Wychowanek klubu MKS Piaseczno za sprawą pięknej bramki ustalił wynik spotkania na 3:1 dla Jagiellonii Białystok.
Od sezonu 2022/2023 piłkarzem Jagiellonii Białystok jest Michał Żyro, który swoje pierwsze piłkarskie kroki stawiał w KS Piaseczno. Napastnik jeszcze do sierpnia reprezentował barwy Piasta Gliwice, ale zdecydował się podpisać z białostockim klubem roczny kontrakt z opcją przedłużenia o kolejne 12 miesięcy. Do minionej kolejki Żyro rozegrał 7 meczów w różnym wymiarze czasowym, aczkolwiek w żadnym z nich nie udało mu się zdobyć gola. Przełamanie nastąpiło w ostatnim spotkaniu przeciwko Wiśle Kraków, w którym 29-latek pojawił się na murawie w drugiej części meczu.
W sobotę 20 listopada Jagiellonia podejmowała na własnym boisku Wisłę Kraków. Ostatni raz „Jadze” udało się zdobyć komplet punktów 1 października, więc jej gracze zdecydowanie potrzebowali w tym dniu zwycięstwa. Grająca praktycznie od początku spotkania w przewadze Jagiellonia objęła prowadzenie w 41 minucie po bramce Błażeja Augustyna. Krakowianie wyrównali tuż przed przerwą trafieniem Serafina Szoty. W drugiej połowie gospodarze ponownie byli górą, gdy gola na 2:1 zdobył Tamas Prikryl.

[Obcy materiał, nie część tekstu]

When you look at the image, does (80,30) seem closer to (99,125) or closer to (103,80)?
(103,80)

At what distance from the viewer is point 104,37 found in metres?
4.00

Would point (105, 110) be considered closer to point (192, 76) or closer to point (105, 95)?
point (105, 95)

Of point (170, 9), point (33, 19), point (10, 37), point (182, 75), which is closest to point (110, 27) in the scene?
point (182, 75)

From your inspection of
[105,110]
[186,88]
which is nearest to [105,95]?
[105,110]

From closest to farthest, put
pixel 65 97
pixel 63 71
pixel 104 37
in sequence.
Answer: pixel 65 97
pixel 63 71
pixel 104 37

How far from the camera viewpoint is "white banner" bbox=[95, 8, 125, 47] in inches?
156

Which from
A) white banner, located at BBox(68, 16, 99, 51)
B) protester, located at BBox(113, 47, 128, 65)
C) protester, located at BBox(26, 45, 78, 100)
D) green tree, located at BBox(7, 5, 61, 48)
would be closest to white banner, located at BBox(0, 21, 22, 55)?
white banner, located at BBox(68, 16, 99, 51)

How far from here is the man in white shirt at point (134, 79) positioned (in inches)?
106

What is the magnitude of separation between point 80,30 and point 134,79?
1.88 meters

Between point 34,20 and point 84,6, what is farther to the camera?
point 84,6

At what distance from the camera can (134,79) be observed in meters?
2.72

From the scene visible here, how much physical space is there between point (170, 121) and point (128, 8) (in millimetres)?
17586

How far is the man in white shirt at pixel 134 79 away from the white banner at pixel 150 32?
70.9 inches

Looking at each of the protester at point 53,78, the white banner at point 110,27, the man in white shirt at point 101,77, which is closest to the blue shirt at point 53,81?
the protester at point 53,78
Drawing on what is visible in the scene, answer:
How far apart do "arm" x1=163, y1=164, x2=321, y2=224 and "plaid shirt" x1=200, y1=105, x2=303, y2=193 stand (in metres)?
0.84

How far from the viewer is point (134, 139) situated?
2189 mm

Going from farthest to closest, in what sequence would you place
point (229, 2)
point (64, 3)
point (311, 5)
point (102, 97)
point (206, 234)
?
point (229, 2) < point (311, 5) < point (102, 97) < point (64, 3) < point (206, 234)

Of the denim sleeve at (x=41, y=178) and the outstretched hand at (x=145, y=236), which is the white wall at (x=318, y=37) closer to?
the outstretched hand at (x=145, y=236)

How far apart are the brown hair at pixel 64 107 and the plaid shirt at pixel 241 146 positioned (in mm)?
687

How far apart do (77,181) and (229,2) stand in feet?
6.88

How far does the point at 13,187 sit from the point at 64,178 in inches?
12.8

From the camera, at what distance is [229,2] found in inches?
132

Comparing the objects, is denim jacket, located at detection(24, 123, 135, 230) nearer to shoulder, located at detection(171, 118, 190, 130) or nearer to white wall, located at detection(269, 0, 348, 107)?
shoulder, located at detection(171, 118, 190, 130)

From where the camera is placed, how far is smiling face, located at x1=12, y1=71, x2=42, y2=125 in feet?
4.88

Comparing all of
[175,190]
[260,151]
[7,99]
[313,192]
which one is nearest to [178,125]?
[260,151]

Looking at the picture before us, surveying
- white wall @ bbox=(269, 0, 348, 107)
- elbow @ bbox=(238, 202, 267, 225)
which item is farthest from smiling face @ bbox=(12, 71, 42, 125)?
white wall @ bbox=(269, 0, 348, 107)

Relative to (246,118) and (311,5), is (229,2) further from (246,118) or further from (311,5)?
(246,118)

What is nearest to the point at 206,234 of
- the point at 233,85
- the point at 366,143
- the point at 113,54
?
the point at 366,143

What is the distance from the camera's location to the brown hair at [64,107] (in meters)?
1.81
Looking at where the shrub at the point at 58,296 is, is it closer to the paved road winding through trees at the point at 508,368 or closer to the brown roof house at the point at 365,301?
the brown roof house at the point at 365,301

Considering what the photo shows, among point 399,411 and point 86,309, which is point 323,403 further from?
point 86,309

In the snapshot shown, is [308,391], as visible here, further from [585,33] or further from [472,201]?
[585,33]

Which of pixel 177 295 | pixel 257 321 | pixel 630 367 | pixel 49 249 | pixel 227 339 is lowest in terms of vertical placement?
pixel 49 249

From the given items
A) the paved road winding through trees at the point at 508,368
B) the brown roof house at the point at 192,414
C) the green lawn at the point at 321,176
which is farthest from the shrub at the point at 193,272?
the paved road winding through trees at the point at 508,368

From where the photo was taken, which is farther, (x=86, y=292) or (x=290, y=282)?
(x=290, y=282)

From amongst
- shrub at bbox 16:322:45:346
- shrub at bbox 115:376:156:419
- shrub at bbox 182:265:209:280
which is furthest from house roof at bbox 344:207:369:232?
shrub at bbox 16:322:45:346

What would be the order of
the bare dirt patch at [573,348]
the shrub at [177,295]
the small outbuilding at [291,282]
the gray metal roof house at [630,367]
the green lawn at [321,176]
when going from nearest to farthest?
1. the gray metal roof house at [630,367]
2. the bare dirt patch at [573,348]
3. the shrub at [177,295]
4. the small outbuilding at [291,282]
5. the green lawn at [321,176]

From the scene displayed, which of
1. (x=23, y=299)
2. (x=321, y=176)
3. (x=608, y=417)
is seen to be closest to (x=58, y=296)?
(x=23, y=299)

W 87 minucie padła najładniejsza, a zarazem ostatnia, bramka w tym starciu – „Jagiellończycy” odebrali piłkę na środku boiska, Michał Żyro popędził w stronę pola karnego rywali i oddał fantastyczny strzał w okienko bramki Pavelsa Steinborsa, powodując tym samych wybuch radości białostockich kibiców.

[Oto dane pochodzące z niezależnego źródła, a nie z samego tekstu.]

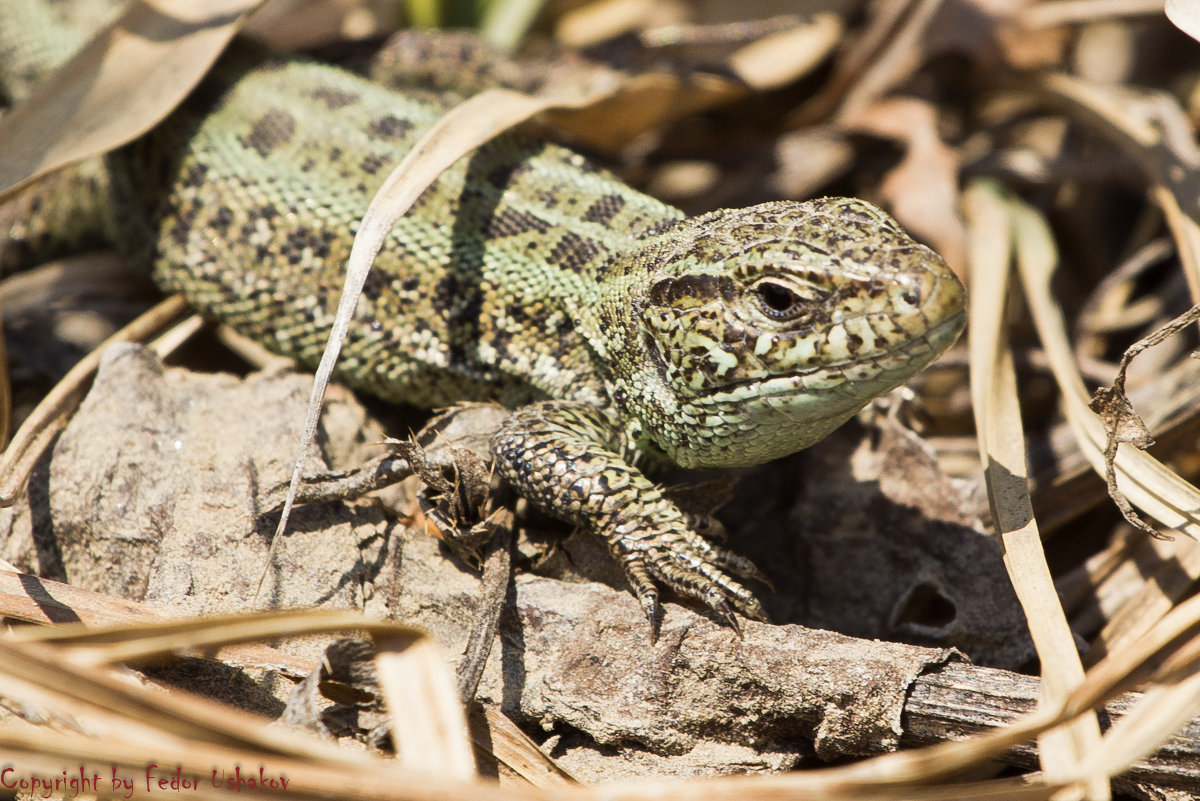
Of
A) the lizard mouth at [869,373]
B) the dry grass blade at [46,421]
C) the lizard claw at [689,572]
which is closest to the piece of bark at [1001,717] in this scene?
the lizard claw at [689,572]

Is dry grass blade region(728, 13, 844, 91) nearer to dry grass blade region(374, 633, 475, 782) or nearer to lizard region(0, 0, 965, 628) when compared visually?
lizard region(0, 0, 965, 628)

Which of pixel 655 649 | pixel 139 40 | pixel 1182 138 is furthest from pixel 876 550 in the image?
pixel 139 40

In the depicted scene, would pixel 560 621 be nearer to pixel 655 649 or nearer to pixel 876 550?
pixel 655 649

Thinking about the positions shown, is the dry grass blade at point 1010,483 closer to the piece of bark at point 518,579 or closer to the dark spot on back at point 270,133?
the piece of bark at point 518,579

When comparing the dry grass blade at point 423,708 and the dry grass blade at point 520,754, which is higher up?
the dry grass blade at point 423,708

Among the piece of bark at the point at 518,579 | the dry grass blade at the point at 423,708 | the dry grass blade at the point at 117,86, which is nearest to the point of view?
the dry grass blade at the point at 423,708

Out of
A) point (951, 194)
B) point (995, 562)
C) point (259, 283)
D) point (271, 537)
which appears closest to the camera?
point (271, 537)

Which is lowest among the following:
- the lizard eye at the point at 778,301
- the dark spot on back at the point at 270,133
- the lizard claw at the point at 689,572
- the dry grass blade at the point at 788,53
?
the lizard claw at the point at 689,572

Michał Żyro: Wiedziałem, że jestem potrzebny zespołowi
– Zdobyłem fajną bramkę, ale wychodzę na mecz przede wszystkim po to, żeby dobrze zagrać. Ciężko zapracowałem na to, żeby wreszcie zdobyć pierwszą bramkę dla Jagi. Oby to był początek czegoś dobrego – powiedział po meczu Michał Żyro w wywiadzie z oficjalną stroną internetową Jagiellonii. – Ostatnio moja forma i całego zespołu zwyżkuje i to bardzo cieszy. Pewnym usprawiedliwieniem słabszych spotkań, które miały miejsce tuż po moim przyjściu, jest fakt, że musiałem trochę poznać ten zespół, przyzwyczaić się do jego sposobu gry. Poznałem dobrze taktykę zespołu i teraz prezentuję się znacznie lepiej. Często jest tak, że gdy wchodzę na boisko, robię coś pozytywnego. Wiedziałem, że jestem potrzebny zespołowi, szczególnie przy stanie 1:1. Ciężko zapracowałem na to, żeby wreszcie zdobyć pierwszą bramkę dla Jagi. Oby to był początek czegoś dobrego.
Jak dodaje, rola napastnika obejmuje także aspekty, których nie są w stanie zauważyć kibice.
– W meczu ze Śląskiem miałem najwięcej wygranych pojedynków w drużynie. Jako napastnik mam do wykonania też brudną robotę. Często gram tyłem do bramki i absorbuję uwagę obrońców. To są detale, których przeciętny kibic nie zauważy. Dziś na przykład gol Tomka Prikryla też padł przy moim udziale, bo skupiłem na sobie uwagę defensorów – podsumował były napastnik między innymi Legii Warszawa oraz Wolverhampton Wanderers.